Hi guys I was curious about something involving marking conditions.

Hi guys I was curious about something involving marking conditions. Can a player give themselves a condition whenever they want, similar to how they can always give influence to whomever they want?

My player has the transformed move ‘Coming at you’, which gives him a +1 against whomever he blames for giving him the condition. He is angry (in fiction) at a villain for endangering lives, so he just gave himself Angry without a move asking him to, and blaming the villain for it.

I’m personally ok with it-because the condition has more negatives than benefits, but I wanted to find out what you guys (and potentially the game creators) thought of this situation.

4 thoughts on “Hi guys I was curious about something involving marking conditions.”

  1. I don’t think so.

    This should work but you should have a talk if this happens too frequently. At some point that level of angry just becomes their new normal.
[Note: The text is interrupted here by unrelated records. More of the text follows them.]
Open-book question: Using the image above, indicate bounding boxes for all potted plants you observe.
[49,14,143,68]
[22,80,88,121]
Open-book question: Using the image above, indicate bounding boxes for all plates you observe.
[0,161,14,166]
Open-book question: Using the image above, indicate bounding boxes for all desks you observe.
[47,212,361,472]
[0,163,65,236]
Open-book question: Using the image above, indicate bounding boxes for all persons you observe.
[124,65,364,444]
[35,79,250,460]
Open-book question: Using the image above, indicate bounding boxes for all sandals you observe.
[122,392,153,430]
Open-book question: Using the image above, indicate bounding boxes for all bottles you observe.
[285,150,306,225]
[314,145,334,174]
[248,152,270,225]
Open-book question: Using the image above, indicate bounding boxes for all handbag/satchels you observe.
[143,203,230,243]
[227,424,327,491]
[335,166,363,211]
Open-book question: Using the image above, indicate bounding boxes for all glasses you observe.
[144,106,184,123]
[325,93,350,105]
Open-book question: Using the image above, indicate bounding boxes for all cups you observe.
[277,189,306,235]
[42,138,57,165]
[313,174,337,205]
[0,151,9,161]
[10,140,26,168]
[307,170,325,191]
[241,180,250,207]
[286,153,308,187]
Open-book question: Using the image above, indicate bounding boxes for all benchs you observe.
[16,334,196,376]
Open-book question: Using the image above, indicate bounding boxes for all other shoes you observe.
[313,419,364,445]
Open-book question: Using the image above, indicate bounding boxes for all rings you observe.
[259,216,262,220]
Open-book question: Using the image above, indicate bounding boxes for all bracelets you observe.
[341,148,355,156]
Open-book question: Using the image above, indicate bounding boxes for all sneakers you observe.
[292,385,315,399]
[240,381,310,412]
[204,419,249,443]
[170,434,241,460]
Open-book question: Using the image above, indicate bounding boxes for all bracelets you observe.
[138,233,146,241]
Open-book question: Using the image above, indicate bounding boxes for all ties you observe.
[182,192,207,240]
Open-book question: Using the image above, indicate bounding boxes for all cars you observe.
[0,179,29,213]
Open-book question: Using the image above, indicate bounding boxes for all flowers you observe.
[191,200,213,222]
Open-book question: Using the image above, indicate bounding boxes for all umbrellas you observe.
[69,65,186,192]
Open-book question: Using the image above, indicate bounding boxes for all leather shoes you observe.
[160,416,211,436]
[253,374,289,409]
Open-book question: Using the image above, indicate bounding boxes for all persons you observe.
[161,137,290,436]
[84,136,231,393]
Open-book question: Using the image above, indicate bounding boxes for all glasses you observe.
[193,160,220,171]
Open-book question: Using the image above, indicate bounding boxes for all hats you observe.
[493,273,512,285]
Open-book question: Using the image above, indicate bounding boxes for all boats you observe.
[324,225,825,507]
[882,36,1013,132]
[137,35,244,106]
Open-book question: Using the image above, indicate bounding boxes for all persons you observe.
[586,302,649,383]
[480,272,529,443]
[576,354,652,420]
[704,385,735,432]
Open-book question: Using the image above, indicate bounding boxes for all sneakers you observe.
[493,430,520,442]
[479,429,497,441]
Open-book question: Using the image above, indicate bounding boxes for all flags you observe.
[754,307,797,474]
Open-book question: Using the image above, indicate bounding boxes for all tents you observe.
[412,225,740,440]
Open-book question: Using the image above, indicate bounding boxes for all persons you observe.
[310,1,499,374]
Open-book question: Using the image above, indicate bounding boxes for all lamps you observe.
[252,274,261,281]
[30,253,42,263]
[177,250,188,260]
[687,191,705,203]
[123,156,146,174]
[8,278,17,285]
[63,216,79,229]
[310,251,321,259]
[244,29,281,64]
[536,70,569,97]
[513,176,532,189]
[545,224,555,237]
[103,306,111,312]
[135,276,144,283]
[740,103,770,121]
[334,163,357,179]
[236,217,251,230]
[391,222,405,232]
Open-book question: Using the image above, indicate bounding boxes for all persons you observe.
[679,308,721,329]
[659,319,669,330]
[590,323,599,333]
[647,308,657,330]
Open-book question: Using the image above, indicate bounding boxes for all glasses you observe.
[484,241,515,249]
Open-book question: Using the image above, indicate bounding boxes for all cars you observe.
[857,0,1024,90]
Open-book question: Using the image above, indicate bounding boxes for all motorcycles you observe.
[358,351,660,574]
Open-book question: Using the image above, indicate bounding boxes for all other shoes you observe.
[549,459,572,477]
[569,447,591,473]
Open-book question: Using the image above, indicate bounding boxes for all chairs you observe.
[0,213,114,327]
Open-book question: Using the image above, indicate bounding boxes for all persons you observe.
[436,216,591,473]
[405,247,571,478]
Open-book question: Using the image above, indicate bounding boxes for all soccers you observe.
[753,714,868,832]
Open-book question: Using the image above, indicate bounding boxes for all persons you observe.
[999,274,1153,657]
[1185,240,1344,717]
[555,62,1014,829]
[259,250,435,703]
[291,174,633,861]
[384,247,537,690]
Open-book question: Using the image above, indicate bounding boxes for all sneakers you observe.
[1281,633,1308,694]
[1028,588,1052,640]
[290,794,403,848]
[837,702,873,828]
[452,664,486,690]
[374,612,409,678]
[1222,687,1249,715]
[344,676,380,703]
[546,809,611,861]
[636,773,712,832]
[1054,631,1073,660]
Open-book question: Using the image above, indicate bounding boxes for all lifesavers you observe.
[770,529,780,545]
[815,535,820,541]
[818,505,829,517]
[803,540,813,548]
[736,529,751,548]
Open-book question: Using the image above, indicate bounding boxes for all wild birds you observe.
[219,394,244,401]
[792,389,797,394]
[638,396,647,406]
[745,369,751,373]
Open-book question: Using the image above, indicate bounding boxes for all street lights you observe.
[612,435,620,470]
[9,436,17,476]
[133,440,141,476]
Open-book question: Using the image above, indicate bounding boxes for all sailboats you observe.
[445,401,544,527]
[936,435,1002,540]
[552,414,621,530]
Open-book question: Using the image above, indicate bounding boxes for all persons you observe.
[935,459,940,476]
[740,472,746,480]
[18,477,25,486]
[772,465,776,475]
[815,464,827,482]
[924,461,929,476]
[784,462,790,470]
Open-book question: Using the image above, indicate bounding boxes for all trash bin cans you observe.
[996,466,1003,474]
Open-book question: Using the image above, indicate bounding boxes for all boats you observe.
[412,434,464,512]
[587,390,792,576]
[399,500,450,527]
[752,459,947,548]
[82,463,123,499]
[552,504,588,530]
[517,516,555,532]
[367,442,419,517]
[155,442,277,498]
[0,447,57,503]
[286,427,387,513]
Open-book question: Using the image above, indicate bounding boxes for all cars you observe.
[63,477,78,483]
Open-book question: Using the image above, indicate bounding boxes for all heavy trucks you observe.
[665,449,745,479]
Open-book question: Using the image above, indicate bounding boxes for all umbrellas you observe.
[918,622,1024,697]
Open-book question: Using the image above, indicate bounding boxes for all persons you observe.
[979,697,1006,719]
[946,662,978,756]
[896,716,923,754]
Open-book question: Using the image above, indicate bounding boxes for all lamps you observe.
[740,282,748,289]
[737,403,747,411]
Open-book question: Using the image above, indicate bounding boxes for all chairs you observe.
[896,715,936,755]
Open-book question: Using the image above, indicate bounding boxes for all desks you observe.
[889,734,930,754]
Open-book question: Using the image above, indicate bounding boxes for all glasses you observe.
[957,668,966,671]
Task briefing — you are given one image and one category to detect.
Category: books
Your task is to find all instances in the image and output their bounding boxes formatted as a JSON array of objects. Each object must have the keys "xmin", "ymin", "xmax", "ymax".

  2. I don’t know if the rulebook says anything about this either way, but I frequently give myself conditions and I’ve always encouraged players in my games to do so as well. Only when fictionally appropriate, of course, and only where it fits the short-term, high-intensity nature of conditions: being angry that Firefly only lasted 14 episodes is different from being Angry, etc.

    With conditions being an almost purely-negative thing, mechanically, I can’t see it doing much harm, and I’ve not seen it cause any issues in play thus far. Even your Transformed with that move is only getting a +1 forward out of the bargain — valid for a single roll — and they spent a move choice or an advancement for that privilege, so if the condition fits the fiction, sure, why not?

    On the flip side, having conditions marked is awesome for encouraging players to engage with some of the coolest, less-frequently-seen elements of Masks: the comfort or support of a teammate, several playbooks’ share a vulnerability moves and all the delicious “do something reckless to clear it yourself” actions.